Stated problem:
Answer these questions using the forum thread on Lucipinnis tank mates:
1. How many fry does Dru have, and where are they kept at present?
2. Which genus does Dru confirm when asked which lucipinnis is meant?
3. Which two dwarf Julidochromis species does 24Tropheus suggest for a small tank?

Source:
══════════
# Lucipinnis Tank mates



## Dru (Apr 5, 2006)

Hi people,

Recently I have discovered that my group of 4 Petricolas are actually Lucipinnis and also that they are at breeding age :dancing:

I've got 5 fry and currently are in a breeder trap at the top of my show tank.

I have a spare 70L tank which i hope to transfer the fry and the adults into to see how they get on.

My question is I would like to add a tanganikan pair of fish (something like a julidochromis species) that would be able to use the same space and be compatible.

Is this a sensible suggestion or are they likely to eat the lucipinnis eggs and fry ?

Cheers,

Dru.


----------



## 24Tropheus (Jun 21, 2006)

Which lucipinnis are you asking about?
Paracyprichromis or Synodontis or another?


----------



## Dru (Apr 5, 2006)

24Tropheus said:


> Which lucipinnis are you asking about?
> Paracyprichromis or Synodontis or another?


whoops a daisy 

Synodontis


----------



## drungil14 (Jan 11, 2009)

With a 70L you dont have that much room for more than the synos, but if you put just the fry in there you might be able to house some of the smaller julie species like ornatus or regani with enough rock work.


----------



## 24Tropheus (Jun 21, 2006)

drungil14 said:


> With a 70L you dont have that much room for more than the synos, but if you put just the fry in there you might be able to house some of the smaller julie species like ornatus or regani with enough rock work.


+1

S. lucippinis will eat most of their own eggs and fry anyway.
No parental care.
You really need to collect the eggs using marbles and raise the young in another tank anyway.

I collect the eggs like this.
http://s84.photobucket.com/albums/k35/2 ... A60002.flv

If you give Julies (I would choise the dwarfs because your tank is small, that is ornatus or transcriptus) a man made cave or pot with an entrance too small for the Synos to get into then maybe you could get a pair to rear young in with the Synos. But I think you might need more room for this to work.

Funny enough I had some S.lucippinis young survive in a tank with L.multifasiatus I do not know but guess they survived because the cichlids protected the catfish fry from there own parents "thinking" they were cichlid fry. I guess the young catfish ate the multi young. 

But to get a good size brood of catfish, egg collecting is far more productive.
══════════
Records:
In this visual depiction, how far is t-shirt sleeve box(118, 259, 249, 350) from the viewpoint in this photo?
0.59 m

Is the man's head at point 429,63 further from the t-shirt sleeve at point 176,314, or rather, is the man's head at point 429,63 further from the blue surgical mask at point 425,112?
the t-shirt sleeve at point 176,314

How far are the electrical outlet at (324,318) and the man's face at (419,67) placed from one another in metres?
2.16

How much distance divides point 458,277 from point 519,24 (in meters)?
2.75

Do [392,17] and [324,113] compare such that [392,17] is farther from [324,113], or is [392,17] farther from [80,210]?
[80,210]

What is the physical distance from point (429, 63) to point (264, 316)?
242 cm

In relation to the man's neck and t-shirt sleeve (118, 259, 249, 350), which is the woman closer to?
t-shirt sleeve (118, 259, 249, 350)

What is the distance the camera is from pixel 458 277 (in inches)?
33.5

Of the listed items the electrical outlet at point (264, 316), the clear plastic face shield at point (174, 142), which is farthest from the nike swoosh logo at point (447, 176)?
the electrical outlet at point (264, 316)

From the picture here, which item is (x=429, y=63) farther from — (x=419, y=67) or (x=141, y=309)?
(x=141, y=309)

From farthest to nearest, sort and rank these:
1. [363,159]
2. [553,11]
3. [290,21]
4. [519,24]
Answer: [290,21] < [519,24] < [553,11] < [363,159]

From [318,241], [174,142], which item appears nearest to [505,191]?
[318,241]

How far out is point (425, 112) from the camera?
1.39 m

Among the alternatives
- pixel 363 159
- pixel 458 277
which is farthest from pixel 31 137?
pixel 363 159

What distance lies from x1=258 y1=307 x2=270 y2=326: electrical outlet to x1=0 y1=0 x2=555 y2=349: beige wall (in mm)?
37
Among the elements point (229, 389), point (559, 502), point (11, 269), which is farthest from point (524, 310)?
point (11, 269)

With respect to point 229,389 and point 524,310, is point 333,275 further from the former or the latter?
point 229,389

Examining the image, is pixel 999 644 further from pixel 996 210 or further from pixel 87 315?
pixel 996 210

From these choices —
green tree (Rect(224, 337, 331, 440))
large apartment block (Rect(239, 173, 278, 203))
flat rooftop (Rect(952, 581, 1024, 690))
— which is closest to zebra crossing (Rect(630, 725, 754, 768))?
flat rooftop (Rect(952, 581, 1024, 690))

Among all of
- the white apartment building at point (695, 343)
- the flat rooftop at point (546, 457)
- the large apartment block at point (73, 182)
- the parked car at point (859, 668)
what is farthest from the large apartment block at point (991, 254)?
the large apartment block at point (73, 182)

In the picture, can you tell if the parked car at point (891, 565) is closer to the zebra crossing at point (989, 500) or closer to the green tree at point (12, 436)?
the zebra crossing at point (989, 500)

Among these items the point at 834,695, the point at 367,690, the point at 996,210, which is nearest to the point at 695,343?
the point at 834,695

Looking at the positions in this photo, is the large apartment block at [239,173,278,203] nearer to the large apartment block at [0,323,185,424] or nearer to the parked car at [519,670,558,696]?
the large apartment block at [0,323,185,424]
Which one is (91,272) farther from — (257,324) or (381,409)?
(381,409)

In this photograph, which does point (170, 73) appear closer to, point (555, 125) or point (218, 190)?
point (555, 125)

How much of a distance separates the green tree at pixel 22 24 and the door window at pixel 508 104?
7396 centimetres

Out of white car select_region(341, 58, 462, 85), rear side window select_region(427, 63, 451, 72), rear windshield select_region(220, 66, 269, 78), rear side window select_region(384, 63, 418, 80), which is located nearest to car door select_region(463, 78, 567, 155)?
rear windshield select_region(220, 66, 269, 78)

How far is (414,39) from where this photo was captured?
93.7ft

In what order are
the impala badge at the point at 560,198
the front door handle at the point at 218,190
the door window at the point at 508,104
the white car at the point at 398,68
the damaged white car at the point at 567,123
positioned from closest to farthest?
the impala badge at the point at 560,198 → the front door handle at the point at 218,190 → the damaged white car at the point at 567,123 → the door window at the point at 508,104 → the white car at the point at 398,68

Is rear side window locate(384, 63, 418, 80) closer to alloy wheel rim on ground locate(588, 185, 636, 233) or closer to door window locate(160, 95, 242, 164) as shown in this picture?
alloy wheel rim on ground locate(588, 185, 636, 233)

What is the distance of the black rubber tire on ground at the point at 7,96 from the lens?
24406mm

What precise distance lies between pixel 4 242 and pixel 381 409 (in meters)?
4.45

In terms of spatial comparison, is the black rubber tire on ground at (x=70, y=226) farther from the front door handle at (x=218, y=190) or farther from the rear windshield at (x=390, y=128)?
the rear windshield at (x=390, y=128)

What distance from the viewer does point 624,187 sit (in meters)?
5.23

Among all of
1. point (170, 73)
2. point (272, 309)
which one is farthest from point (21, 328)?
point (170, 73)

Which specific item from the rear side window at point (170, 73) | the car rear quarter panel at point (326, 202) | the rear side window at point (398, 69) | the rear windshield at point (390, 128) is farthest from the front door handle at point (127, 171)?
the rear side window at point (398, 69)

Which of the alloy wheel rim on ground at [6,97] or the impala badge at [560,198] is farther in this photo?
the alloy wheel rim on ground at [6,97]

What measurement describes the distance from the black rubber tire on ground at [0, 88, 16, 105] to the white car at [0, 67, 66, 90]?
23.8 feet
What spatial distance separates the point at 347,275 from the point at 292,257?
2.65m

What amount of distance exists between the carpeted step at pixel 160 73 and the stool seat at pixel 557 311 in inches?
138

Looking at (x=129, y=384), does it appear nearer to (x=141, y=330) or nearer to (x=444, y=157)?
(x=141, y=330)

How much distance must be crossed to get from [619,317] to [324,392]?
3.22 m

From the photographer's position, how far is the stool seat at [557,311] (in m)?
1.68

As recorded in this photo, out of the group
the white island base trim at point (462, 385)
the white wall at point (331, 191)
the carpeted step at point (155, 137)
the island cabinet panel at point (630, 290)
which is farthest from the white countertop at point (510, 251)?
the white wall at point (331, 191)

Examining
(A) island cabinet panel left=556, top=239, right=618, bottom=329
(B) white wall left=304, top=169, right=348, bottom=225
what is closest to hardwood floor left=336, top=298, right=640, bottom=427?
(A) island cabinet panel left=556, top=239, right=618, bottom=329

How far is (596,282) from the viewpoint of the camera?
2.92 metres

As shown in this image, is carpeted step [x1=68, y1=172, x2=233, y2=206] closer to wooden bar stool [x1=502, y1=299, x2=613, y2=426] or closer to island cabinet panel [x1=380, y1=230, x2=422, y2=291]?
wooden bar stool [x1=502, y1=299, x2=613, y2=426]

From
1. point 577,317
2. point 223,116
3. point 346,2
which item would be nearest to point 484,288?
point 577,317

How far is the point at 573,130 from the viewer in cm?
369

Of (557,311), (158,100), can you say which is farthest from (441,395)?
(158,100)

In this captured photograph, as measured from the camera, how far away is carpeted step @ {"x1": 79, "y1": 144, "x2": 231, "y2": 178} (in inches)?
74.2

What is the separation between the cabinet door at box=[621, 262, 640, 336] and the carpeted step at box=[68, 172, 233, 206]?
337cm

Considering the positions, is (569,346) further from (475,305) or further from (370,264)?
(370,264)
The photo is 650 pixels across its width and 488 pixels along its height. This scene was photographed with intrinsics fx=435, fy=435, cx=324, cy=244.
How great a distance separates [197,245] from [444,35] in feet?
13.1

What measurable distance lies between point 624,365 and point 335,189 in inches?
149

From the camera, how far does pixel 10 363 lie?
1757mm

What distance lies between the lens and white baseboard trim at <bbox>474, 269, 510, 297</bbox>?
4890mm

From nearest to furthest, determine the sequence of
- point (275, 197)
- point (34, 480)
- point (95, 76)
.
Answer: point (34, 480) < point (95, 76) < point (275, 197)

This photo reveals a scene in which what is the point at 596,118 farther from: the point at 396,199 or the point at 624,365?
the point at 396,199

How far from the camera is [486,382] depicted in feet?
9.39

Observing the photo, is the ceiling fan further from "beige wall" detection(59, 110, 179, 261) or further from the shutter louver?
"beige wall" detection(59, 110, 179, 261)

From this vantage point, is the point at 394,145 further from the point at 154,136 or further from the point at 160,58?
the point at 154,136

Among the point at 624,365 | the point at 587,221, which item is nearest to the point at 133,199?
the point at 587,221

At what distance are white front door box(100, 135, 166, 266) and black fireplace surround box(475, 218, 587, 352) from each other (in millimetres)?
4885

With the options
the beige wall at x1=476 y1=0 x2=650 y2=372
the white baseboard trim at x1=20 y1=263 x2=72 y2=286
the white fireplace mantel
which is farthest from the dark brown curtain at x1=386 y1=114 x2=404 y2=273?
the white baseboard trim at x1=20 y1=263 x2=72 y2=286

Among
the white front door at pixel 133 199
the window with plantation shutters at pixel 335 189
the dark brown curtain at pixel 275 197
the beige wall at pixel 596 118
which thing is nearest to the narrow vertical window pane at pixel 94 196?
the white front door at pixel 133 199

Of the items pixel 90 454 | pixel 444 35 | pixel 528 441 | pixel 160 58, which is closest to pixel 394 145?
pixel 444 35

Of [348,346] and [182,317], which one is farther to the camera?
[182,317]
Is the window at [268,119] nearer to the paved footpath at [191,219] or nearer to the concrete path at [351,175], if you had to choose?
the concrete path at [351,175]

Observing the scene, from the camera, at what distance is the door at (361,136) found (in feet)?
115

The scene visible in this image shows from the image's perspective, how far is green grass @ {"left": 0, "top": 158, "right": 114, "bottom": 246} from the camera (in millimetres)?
══════════
Solution to this problem:
1. Five fry, kept in a breeder trap at the top of the show tank.
2. Synodontis.
3. Ornatus and transcriptus.